Namun pihak berwenang Beijing masih berusaha melacak sumber wabah terbaru, namun berjanji untuk melakukan “penyelidikan epidemiologis yang paling ketat.”

READ  Trump bertemu dengan para pemimpin kulit hitam, membahas reformasi kepolisian

Zhang Yuxi, ketua pasar, mengatakan kepada Beijing News milik pemerintah pada hari Jumat bahwa virus telah terdeteksi pada papan memotong yang digunakan oleh penjual salmon impor di pasar, yang menyebabkan kekhawatiran kontaminasi yang lebih luas. Beberapa rantai supermarket sejak itu mengeluarkan salmon dari rak mereka, menurut Beijing Daily.

Sementara penyelidikan masih berlangsung, seorang peneliti dengan Pusat Pencegahan dan Pengendalian Penyakit Beijing kata sekuensing genom menunjukkan virus yang ditemukan di pasar mirip dengan strain yang biasanya ditemukan di Eropa.
“Tapi masih belum pasti bagaimana virus itu berasal. Itu bisa berasal dari makanan laut atau daging yang terkontaminasi, atau telah ditularkan oleh orang-orang yang datang ke pasar melalui sekresi mereka,” Yang Peng, peneliti, diceritakan CCTV penyiar negara bagian pada hari Minggu.

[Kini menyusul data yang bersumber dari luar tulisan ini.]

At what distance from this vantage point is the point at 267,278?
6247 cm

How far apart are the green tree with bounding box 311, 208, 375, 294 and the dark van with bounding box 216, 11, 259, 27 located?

Steven Jiang dan Shawn Deng dari CNN berkontribusi dalam pelaporan.

Continue Reading
Click to comment

Leave a Reply

Alamat email Anda tidak akan dipublikasikan. Ruas yang wajib ditandai *

Berita Teratas

Setelah Pfizer, Vaksin Sputnik V Covid-19 Rusia Diklaim Efektif 95 Persen

Published

on

MOSKOW, KOMPAS.comVaksin covid-19 termasuk Rusia, Sputnik V, diklaim efektif hingga 95 persen berdasarkan analisis data uji klinis sementara kedua.

Klaim tersebut muncul setidaknya seminggu setelah raksasa farmasi asal Amerika Serikat (AS) itu, Pfizer, juga menyebutkan efektivitas vaksin mencapai 95 persen.

Menurut pernyataan dari pengembang, vaksin dua dosis akan tersedia secara gratis untuk penduduk “Negeri Beruang Merah”.

Baca juga: Kapan Efektivitas Vaksin Pfizer Diklaim Mencapai 95 Persen …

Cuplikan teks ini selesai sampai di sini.